On Wednesday, the government raised the basic pension of enterprise retirees by 10 percent starting Jan 1, 2014.
The increase in enterprise retirees’ pension for the 10th consecutive year is a welcome move especially because the world’s second largest economy is likely to register the slowest growth in a decade.
It is one thing to increase pension when double-digit growth is the norm and quite another when long-term growth potential is shifting into a lower gear.
Given that the number of retirees is expected to grow in the coming decades, every increase in pension will require larger funds to support.
Fortunately, with consumer inflation rising by only 2.3 percent in 2013, well below the 3.5 percent target set by the government, policymakers have been able to raise the pension for the tens of millions of retirees so that they too can share the fruits of China’s economic growth.

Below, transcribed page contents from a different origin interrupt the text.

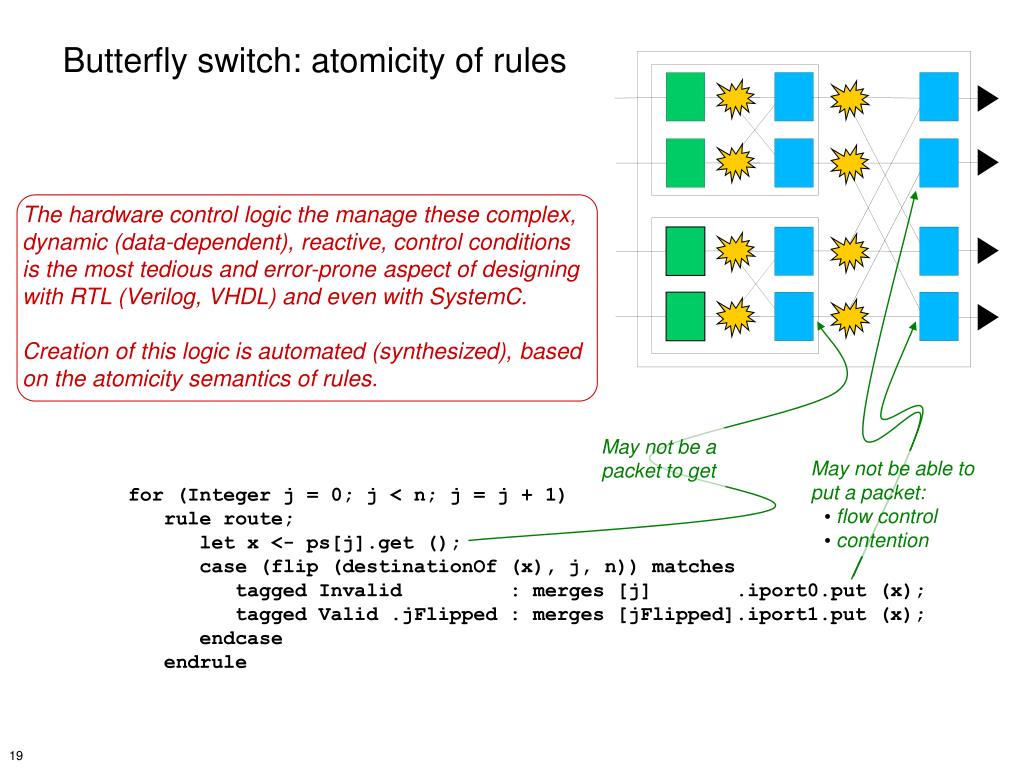 Butterfly switch: atomicity of rules

The hardware control logic the manage these complex, dynamic (data-dependent), reactive, control conditions is the most tedious and error-prone aspect of designing with RTL (Verilog, VHDL) and even with SystemC.

Creation of this logic is automated (synthesized), based on the atomicity semantics of rules.

May not be a packet to get

May not be able to put a packet:
• flow control
• contention

for (Integer j = 0; j < n; j = j + 1)
rule route;
let x <- ps[j].get ();
case (flip (destinationOf (x), j, n)) matches
tagged Invalid : merges [j] .iport0.put (x);
tagged Valid .jFlipped : merges [jFlipped].iport1.put (x);
endcase
endrule

19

While the government’s efforts to keep improving the lot of the retirees is to be applauded, policymakers should exercise caution while responding to cries to loosen the monetary policy to stimulate growth.
Just because the low inflation rate is not a major concern for the moment, some people argue that a neutral monetary policy, if not an overtly loose one, would be more favorable to economic growth than the relatively tight one we have now.
That may be true for some enterprises and financial institutions which rely heavily on cheap credit, but it definitely would not be in the long-term interest of the national economy.
Since the lower-than-predicted inflation was largely because of lower increase in food prices last year, it benefited pensioners as well as other low-income groups who spend a comparatively large part of their income on food.
Therefore, there is no reason why policymakers should allow the hard-won pension growth to be easily eroded by runaway price hikes that excessive monetary supply will entail.